John: Part of a general manager's job in the salary cap era is targeting young, up-and-coming players during their first contract and signing them to long-term deals. The idea is to secure your core group of players at prices that help you maintain your salary cap, and ensuring those players are with your team in the prime of their careers. This is different than the Maurice Jones-Drew issue because Jones-Drew is in his second contract, and not expected to be in the prime of his career through another long-term deal. Whether or not Thomas was a wise decision on Smith's part remains to be seen, but I would think you'll know a lot more by the end of this season.
Joshua from Nashville, TN:
I miss the Jeff Fisher/Tom Coughlin era. There was a three- maybe four-year period in which both the Titans and Jaguars were pretty good football teams at the same time. What is your take on the Titans/Jaguars rivalry now compared to what it used to be?
John: My take is it's not the rivalry it was when both teams were good. Very few rivalries seem like rivalries when the teams are under .500. Disinterest has a dampening effect.
Chris from Virginia Beach, VA:
Please tell me that guy's name is not really Biff.
John: He'll always be Biff to me.
Tommy from Jacksonville:
Can you explain how the practice squad works? Are players signed to the practice squad eligible to sign with another team on their active roster? Or is it used as type of "farm-league" for developing in-house talent? Finally, how are these players compensated for their time?
John: Practice squad players are essentially free agents and can sign with any team. The caveat is that a team must keep a player on the active roster if it signs a player from another team's practice squad. The players are paid $5,200 a week.

^^^^

PROBLEMS
a) Decide whether each statement below agrees with the football mailbag. Answer yes or no for each, and quote the words from the mailbag that settle it.
(i) Practice squad players are paid $5,200 a week.
(ii) Maurice Jones-Drew is in his first contract.
(iii) A team that signs a player from another team's practice squad may keep him on its own practice squad.
b) Name every reader who writes in to the football mailbag, along with the place the mailbag gives for each.
c) Go on with the football mailbag from its final answer, keeping its pattern of a reader's question followed by John's reply.

GIVEN DATA

^^^^

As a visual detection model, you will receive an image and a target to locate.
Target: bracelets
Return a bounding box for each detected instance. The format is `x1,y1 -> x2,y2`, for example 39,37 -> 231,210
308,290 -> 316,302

^^^^

SOLVED PROBLEMS
a)
(i) Yes: "The players are paid $5,200 a week."
(ii) No: "Jones-Drew is in his second contract"
(iii) No: "a team must keep a player on the active roster if it signs a player from another team's practice squad."

b)
Joshua from Nashville, TN
Chris from Virginia Beach, VA
Tommy from Jacksonville

c)
Marlin from Middleburg, PA:
A wise man once told me, "You have to be smart to be lazy." I guess this puts the O-Man on par with Steven Hawkins.
John: I once heard a wise man sing, "When you greet a stranger, look at his shoes." That man was Michael Stipe.
Dane from Jacksonville:
When we see a guy such as Jeris Pendleton on the bubble, should we, as rational, non-emotional and logical fans be disappointed that a late-round draft pick didn't pan out? Or should we be optimists and view it as a sign that the roster has some quality depth to it?
John: Both, but I don't know that Pendleton being on the bubble is unusual. He is playing at a very deep position, maybe the deepest on the team. He also has every chance to make the team, and I think he will. He is mentioned as on the bubble this week because Mike Mularkey mentioned him as a player that the coaching staff will be watching Thursday and who will get a lot of playing time. Remember this about seventh-round draft selections: there's not a tremendous difference between them and undrafted free agents. Often the only difference is that a seventh-round selection is someone that you are worried you can't sign in free agency after the draft. In terms of their grades or their chance to make rosters, there is little difference. Often, in fact, the only difference is one has a No. 7 next to their name as opposed to an "FA."
Andre from Ocala, FL:
When you are on the road with the Jags, how many times do you call the wife? My wife gets on me that I only call once a day when away on business.
John: I've been married 20 years. I call once. Usually, that's met with a deep sigh and, "What do you what?" after which I watch television until it's time to hit the hotel bar.
Laurie from Neptune Beach, FL:
If Britton gets beaten out by Rackley, I don't understand why people would be bothered by that. So what if Britton was drafted higher? Do you think the people in Houston are upset that third-round selection Steve Slaton was beaten out by undrafted Arian Foster or that Foster is currently being backed up by Ben Tate, a second round selection? I'd wager the deed to my condo that they're happy Foster turned out to be so good.
John: I couldn't agree more. As I've said often, the job of a general manager and a team is to find the best players and put those players on the field to form a good team. Talent acquisition is a game of percentages and your percentages of finding good players certainly goes up the earlier you draft them, but that doesn't mean you stay stubborn if an undrafted player is really, really good and happens to be better than a player selected higher.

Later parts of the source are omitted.